REQUIRED TASK
Set out the stretch below, from the line containing "What distance is" through the end of the rows, as a Markdown table with the columns Number and Line. Leave out blank lines.

THE INPUT
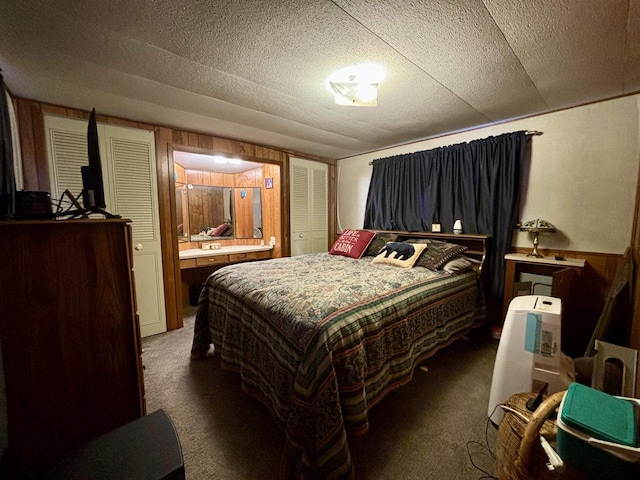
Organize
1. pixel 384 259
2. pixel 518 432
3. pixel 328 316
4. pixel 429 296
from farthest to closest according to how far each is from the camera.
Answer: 1. pixel 384 259
2. pixel 429 296
3. pixel 328 316
4. pixel 518 432

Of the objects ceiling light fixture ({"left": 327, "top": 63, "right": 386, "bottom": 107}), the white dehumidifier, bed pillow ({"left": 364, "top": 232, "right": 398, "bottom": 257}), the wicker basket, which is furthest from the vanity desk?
the wicker basket

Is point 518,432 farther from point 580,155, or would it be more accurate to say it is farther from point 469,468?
point 580,155

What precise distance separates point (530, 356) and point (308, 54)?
2264mm

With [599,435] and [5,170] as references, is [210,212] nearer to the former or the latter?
[5,170]

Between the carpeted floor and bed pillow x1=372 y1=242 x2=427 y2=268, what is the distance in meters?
0.91

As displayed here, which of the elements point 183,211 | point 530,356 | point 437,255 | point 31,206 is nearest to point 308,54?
point 31,206

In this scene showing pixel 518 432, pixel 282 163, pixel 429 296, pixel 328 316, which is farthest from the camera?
pixel 282 163

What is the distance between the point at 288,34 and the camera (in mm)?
1397

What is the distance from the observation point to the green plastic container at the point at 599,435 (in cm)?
73

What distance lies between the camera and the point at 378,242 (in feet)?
10.6

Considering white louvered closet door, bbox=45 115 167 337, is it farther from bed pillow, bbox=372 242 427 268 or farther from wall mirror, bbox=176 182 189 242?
bed pillow, bbox=372 242 427 268

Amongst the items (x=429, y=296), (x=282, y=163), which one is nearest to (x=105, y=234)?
(x=429, y=296)

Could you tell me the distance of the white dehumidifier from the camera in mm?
1453

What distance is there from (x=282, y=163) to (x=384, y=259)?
2157mm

SOLUTION TO THE EXERCISE
| Number | Line |
|---|---|
| 1 | What distance is there from (x=282, y=163) to (x=384, y=259)? |
| 2 | 2157mm |